If you are planning to set up your mail server on a new VPS, I recommend that you read my post, Your First Steps with Your Brand New VPS Server, before following this tutorial. Also, you will need a SSL certificate for your mail server. If you don't have one yet, check my post on how to obtain a free Let's Encrypt certificate.
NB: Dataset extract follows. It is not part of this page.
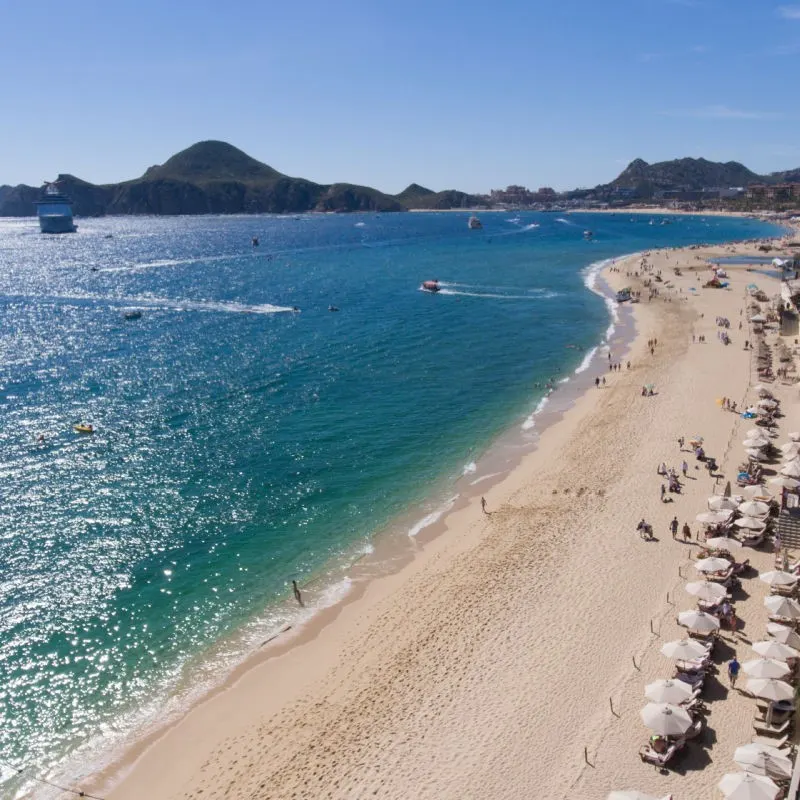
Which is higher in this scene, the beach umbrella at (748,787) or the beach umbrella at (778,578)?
the beach umbrella at (778,578)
You could also create your own custom self-signed certificate, which I don't recommend if you're new at this.

In the following configuration, it is assumed that your email server hostname is MAIL.DOMAIN.TLD and your email address will be USER@DOMAIN.TLD, so replace as appropriate.

The steps below have been successfully tested on Ubuntu 18.04.

Postfix

Install

$ apt install postfix postfix-sqlite

Before proceeding to configuring Postfix, create a new Unix user account for Postfix to use when writing to virtual mailbox files.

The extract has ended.